[[ Extracted text, beginning ]]
- Born: 4 August 1958 (age 68) Oxford, England
- Education: London School of Economics
- Occupation: Journalist
- Years active: 1985–2021

= Ofeibea Quist-Arcton =

American journalist

Ofeibea Quist-Arcton (/en/; born 4 August 1958) is a Ghanaian-British retired radio journalist, correspondent, commentator and broadcaster. She is best known as the former Dakar-based West Africa correspondent for National Public Radio. She grew up in Ghana, Italy, Britain, and Kenya.

==Biography==

===Early life ===
Quist-Arcton was born in Oxford, England, on 4 August 1958. She began kindergarten in Ghana and went to high school and university in the United Kingdom.

=== Education ===
Quist-Arcton obtained a BA with honours in French Studies (with international relations and Spanish) at the London School of Economics and went on to complete a year's course in radio journalism at the Polytechnic of Central London. This course included two internships at the BBC, which she joined in 1985.
[[ Extracted text, end ]]
Reproduce the Ofeibea Quist-Arcton biography word for word, everything from "American journalist" down to "joined in 1985.". The material after this point comes from a separate source.
[[ Information shown, beginning ]]
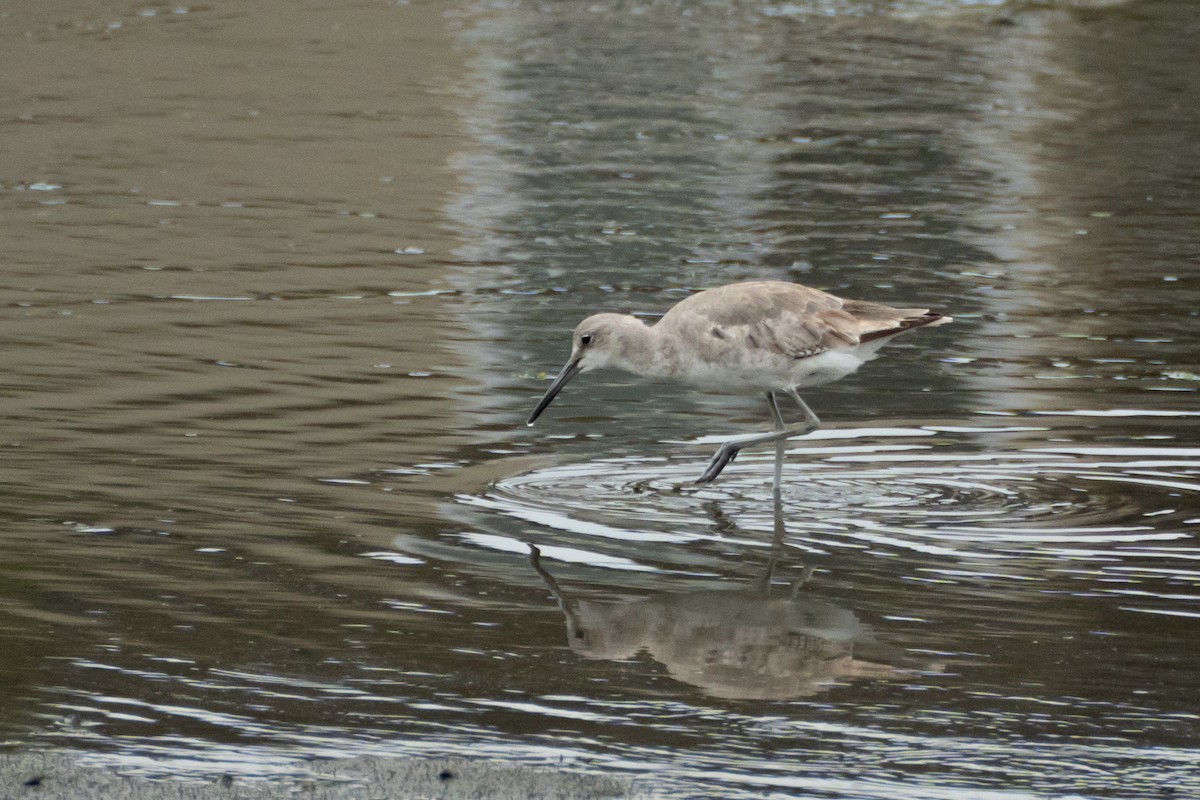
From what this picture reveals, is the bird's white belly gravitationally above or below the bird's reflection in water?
above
[[ Information shown, end ]]
● **Response for this exercise**
American journalist

Ofeibea Quist-Arcton (/en/; born 4 August 1958) is a Ghanaian-British retired radio journalist, correspondent, commentator and broadcaster. She is best known as the former Dakar-based West Africa correspondent for National Public Radio. She grew up in Ghana, Italy, Britain, and Kenya.

==Biography==

===Early life ===
Quist-Arcton was born in Oxford, England, on 4 August 1958. She began kindergarten in Ghana and went to high school and university in the United Kingdom.

=== Education ===
Quist-Arcton obtained a BA with honours in French Studies (with international relations and Spanish) at the London School of Economics and went on to complete a year's course in radio journalism at the Polytechnic of Central London. This course included two internships at the BBC, which she joined in 1985.